Measure frequency ~ 6 MHz ?
Rayman
Posts: 14,651
I'm thinking about how to make a cheap film thickness monitor and need a frequency counter to measure the frequency of a 6 MHz crystal.
Way it works is that you expose the crystal to the deposition and it changes frequency as it gains mass.
So, I need a really precise measurement of the change in frequency...
Can the Prop do this?
Way it works is that you expose the crystal to the deposition and it changes frequency as it gains mass.
So, I need a really precise measurement of the change in frequency...
Can the Prop do this?
Comments
-Phil
This might save me about $3100...
I found a 1978 paper on how to do the crystal part.
The oscillator circuit is very simple, just a transistor and some passives.
But, it needs to be close to the crystal. Looks like most people are using a thin semi-rigid coax cable about 1.5 feet long between crystal and oscillator circuit.
-Phil]
I would use a 1GX04 or similar, which is a Unbuffered gate + schmitt in one smd package.
Drive the cable with a modest resistor to reduce ringing, but not slow down the edges too much
The old 1 second gate gives a simple counter, but you can do better, if chasing ppb.
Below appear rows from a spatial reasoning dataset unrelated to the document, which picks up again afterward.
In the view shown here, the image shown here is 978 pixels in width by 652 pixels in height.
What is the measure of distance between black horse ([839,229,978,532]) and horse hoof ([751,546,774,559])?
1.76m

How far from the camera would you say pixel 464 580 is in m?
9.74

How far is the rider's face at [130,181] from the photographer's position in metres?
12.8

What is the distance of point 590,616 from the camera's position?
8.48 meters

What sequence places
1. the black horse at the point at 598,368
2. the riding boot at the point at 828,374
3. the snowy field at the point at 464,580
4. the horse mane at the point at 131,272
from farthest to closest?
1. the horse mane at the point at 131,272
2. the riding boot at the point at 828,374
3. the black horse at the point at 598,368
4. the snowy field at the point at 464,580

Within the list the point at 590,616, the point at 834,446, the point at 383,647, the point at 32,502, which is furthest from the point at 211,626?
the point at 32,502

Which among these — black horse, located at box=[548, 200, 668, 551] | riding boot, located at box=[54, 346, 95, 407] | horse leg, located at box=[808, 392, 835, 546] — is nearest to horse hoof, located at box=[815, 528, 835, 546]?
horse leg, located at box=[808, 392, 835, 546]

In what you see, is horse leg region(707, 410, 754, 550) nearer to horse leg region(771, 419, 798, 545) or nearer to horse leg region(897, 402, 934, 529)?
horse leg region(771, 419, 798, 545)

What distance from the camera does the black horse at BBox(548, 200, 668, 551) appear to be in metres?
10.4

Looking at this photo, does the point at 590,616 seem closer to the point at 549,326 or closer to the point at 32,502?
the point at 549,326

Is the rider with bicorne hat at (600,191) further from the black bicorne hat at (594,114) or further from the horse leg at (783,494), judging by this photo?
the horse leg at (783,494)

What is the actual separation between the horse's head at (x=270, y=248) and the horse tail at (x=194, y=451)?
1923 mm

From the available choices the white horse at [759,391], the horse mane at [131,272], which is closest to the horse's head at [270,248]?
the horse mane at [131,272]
A Reciprocal Counter measures Cycles and Time, and captures time aligned to an edge of Fin.
'Gate Time' is thus nominal, and rounds or snaps to whole cycles.
Frequency = CyclesRead/TimeTaken
eg If you can resolve to 10ns, this gives a 10ppb-sec product.
ie in one second, you get 10ppb, 100ms ius 100ppb.,
If you can be careful enough to not miss any edges, then you can run Dual rate Reciprocal Counting,
eg show rapid 100ms updates, but also run a 10s total, which gives 1ppb
It may be tricky to avoid missing edges at 6MHz, but the good thing about edge timing, is you can divide the Fin with no loss of precision, as the edges are what matters (& those resolve to ~10ns)
- so a small fixed divider is ok, to get to 1~10us say
That would suggest a LV4060 or HC6323 at the crystal end (and allows you do experiment with almost any crystal)
Of course, you need a good TXCO for the master timebase, and I'm not sure how good the Prop PLL is ?.
Probably ok to stay << 10ns, as the PLL divide ratio is small.
You could also measure a 1pps GPS on another COG, to allow a cheap crystal to be used, and that also proves your ppb levels.
On a Prob you code as
Wait for Fin Edge - capture Time and Edge
Wait for NominalGateTime
wait for FinEdge - capture Time and Edge
Calculate ChangeinEdge/ChangeinTime
Numeric precision can also matter here, if you send raw 32b values to a PC and calculate in 64b reals, you can get a numeric LSB of 0.2ppb, but a 32b real has a numeric LSB of about 60ppb
-Phil
Yes, but plating is not a fast process, and any timebase drift is directly thickness error.
You certainly want a Reference that you know does not wander, and TCXO are not expensive.
eg FOX924B is just $2.73 1+ for 2.5ppm out of the box precision.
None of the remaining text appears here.